Work instructions
Write the entries out again exactly as they stand, but without the pictures.

Spatial relationship records
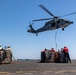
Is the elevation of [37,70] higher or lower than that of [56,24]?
lower

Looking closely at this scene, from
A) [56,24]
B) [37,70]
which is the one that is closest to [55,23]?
[56,24]

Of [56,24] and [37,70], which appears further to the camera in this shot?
[56,24]

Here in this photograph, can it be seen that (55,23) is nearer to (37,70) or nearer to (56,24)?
(56,24)

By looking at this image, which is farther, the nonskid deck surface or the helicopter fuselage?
the helicopter fuselage

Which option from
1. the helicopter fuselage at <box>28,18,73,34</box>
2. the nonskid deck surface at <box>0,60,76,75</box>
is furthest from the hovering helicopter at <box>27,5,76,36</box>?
the nonskid deck surface at <box>0,60,76,75</box>

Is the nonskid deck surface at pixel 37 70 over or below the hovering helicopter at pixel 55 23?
below

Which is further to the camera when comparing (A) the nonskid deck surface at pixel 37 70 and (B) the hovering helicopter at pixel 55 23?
(B) the hovering helicopter at pixel 55 23

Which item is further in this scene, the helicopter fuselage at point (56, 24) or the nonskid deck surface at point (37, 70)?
the helicopter fuselage at point (56, 24)

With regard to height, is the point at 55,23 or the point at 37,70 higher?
the point at 55,23

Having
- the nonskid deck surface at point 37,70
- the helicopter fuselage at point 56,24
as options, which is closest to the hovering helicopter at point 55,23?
the helicopter fuselage at point 56,24

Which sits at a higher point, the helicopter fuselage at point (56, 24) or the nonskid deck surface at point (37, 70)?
the helicopter fuselage at point (56, 24)

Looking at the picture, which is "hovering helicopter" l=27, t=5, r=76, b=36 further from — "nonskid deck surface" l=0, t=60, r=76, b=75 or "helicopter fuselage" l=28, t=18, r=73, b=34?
"nonskid deck surface" l=0, t=60, r=76, b=75

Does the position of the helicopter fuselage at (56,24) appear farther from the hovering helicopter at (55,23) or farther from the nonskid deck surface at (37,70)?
the nonskid deck surface at (37,70)

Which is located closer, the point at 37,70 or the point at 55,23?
the point at 37,70
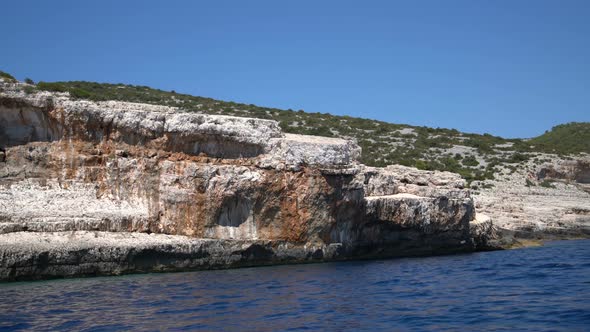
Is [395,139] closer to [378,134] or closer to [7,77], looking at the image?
[378,134]

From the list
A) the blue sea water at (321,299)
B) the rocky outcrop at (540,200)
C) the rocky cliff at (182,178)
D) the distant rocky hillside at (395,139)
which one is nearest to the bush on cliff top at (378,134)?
the distant rocky hillside at (395,139)

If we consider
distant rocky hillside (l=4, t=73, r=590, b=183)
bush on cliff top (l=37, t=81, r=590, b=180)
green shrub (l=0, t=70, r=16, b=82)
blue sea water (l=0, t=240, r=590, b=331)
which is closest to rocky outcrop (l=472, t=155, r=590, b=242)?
distant rocky hillside (l=4, t=73, r=590, b=183)

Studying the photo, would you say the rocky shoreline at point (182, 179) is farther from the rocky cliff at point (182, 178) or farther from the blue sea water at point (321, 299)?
the blue sea water at point (321, 299)

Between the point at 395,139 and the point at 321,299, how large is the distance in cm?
4359

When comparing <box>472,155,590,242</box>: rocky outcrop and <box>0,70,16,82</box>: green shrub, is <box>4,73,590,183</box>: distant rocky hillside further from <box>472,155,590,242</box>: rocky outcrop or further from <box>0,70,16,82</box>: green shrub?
<box>0,70,16,82</box>: green shrub

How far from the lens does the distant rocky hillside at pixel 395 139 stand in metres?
48.6

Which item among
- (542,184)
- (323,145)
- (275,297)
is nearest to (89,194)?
(323,145)

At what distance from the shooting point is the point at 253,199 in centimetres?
2362

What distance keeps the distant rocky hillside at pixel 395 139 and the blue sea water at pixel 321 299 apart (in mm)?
23537

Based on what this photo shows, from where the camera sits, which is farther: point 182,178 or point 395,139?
point 395,139

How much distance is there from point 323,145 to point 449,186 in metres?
7.10

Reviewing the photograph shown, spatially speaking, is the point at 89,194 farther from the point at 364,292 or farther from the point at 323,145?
the point at 364,292

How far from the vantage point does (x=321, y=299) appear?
15648 millimetres

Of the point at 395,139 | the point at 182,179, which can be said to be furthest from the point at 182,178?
the point at 395,139
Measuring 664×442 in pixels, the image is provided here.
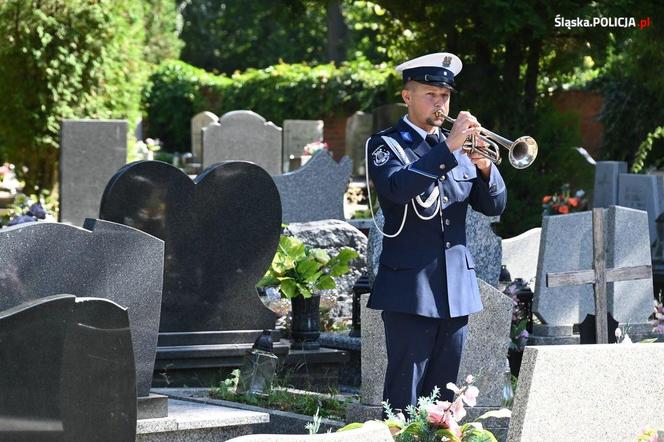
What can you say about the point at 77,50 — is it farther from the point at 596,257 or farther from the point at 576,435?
the point at 576,435

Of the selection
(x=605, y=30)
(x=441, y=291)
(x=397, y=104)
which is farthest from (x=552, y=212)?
(x=441, y=291)

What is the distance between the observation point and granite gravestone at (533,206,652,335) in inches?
Result: 291

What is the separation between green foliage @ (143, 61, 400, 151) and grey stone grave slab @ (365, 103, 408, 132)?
5.20 m

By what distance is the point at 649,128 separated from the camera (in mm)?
17828

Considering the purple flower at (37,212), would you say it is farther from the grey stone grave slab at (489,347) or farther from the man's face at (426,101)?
the man's face at (426,101)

Task result
Is the elevation of [37,70] higher or lower than that of [56,24]?
lower

Looking closely at this scene, from
A) [56,24]
B) [37,70]
which is the one that is closest to [55,23]?
[56,24]

Of [56,24] and [37,70], which appears further to the camera in this shot?
[56,24]

Here in this photograph, can it be seen that (55,23) is nearer to (37,70) or nearer to (56,24)?
(56,24)

By looking at this image, which is farther, the nonskid deck surface or the helicopter fuselage?
the helicopter fuselage

Which option from
1. the helicopter fuselage at <box>28,18,73,34</box>
2. the nonskid deck surface at <box>0,60,76,75</box>
is furthest from the hovering helicopter at <box>27,5,76,36</box>?
the nonskid deck surface at <box>0,60,76,75</box>

Is the nonskid deck surface at pixel 37 70 over or below the hovering helicopter at pixel 55 23?
below

Which is further to the camera when comparing (A) the nonskid deck surface at pixel 37 70 and (B) the hovering helicopter at pixel 55 23?
(B) the hovering helicopter at pixel 55 23

Which item is further in this scene, the helicopter fuselage at point (56, 24) or the nonskid deck surface at point (37, 70)?
the helicopter fuselage at point (56, 24)

With regard to height, is the point at 55,23 or the point at 37,70 higher?
the point at 55,23

Having
- the nonskid deck surface at point 37,70
- the helicopter fuselage at point 56,24
as options, which is closest to the hovering helicopter at point 55,23?
the helicopter fuselage at point 56,24

Which sits at a higher point, the helicopter fuselage at point (56, 24) or the nonskid deck surface at point (37, 70)?
the helicopter fuselage at point (56, 24)

Looking at the picture, which is "hovering helicopter" l=27, t=5, r=76, b=36 further from — "nonskid deck surface" l=0, t=60, r=76, b=75 or "helicopter fuselage" l=28, t=18, r=73, b=34?
"nonskid deck surface" l=0, t=60, r=76, b=75

Does the position of the helicopter fuselage at (56,24) appear farther from the hovering helicopter at (55,23) or farther from the nonskid deck surface at (37,70)?
the nonskid deck surface at (37,70)

Which is located closer, the point at 37,70 or the point at 55,23?
the point at 37,70
Is [395,139] closer to [378,134] or closer to [7,77], looking at the image?
[378,134]

From the list
A) the blue sea water at (321,299)
B) the rocky outcrop at (540,200)
C) the rocky cliff at (182,178)
D) the distant rocky hillside at (395,139)
which one is nearest to the bush on cliff top at (378,134)?
the distant rocky hillside at (395,139)

If we consider
distant rocky hillside (l=4, t=73, r=590, b=183)
bush on cliff top (l=37, t=81, r=590, b=180)
green shrub (l=0, t=70, r=16, b=82)
blue sea water (l=0, t=240, r=590, b=331)
which is closest to rocky outcrop (l=472, t=155, r=590, b=242)?
distant rocky hillside (l=4, t=73, r=590, b=183)

Studying the photo, would you say the rocky shoreline at point (182, 179) is farther from the rocky cliff at point (182, 178) or farther from the blue sea water at point (321, 299)?
the blue sea water at point (321, 299)

Between the point at 395,139 and the point at 321,299, how large is the distance in cm?
4359

When comparing <box>472,155,590,242</box>: rocky outcrop and <box>0,70,16,82</box>: green shrub, is <box>4,73,590,183</box>: distant rocky hillside further from <box>472,155,590,242</box>: rocky outcrop or further from <box>0,70,16,82</box>: green shrub?
<box>0,70,16,82</box>: green shrub

How far from the lens does the distant rocky hillside at pixel 395 139 stand in metres?
48.6

Which item among
- (542,184)
- (323,145)
- (275,297)
is nearest to (89,194)?
(323,145)

At what distance from the shooting point is the point at 253,199 in centimetres?
2362

What distance keeps the distant rocky hillside at pixel 395 139 and the blue sea water at pixel 321 299 apart (in mm)?
23537

Based on what this photo shows, from where the camera sits, which is farther: point 182,178 or point 395,139?
point 395,139

How much distance is there from point 323,145 to point 449,186 in metres?
7.10

Reviewing the photograph shown, spatially speaking, is the point at 89,194 farther from the point at 364,292 or farther from the point at 323,145?
the point at 364,292

How far from the vantage point does (x=321, y=299) appear?
15648 millimetres

Of the point at 395,139 | the point at 182,179, which can be said to be furthest from the point at 182,178?
the point at 395,139
Measuring 664×442 in pixels, the image is provided here.
What can you say about the point at 77,50 — is it farther from the point at 596,257 or farther from the point at 576,435?
the point at 576,435

Of the selection
(x=605, y=30)
(x=441, y=291)
(x=397, y=104)
which is farthest from (x=552, y=212)?
(x=441, y=291)

What is the distance between the observation point and granite gravestone at (533,206,652,335) in inches?
Result: 291

What is the separation between green foliage @ (143, 61, 400, 151) and grey stone grave slab @ (365, 103, 408, 132)?
5.20 m

By what distance is the point at 649,128 separated from the camera (in mm)?
17828

Considering the purple flower at (37,212), would you say it is farther from the grey stone grave slab at (489,347) or farther from the man's face at (426,101)?
the man's face at (426,101)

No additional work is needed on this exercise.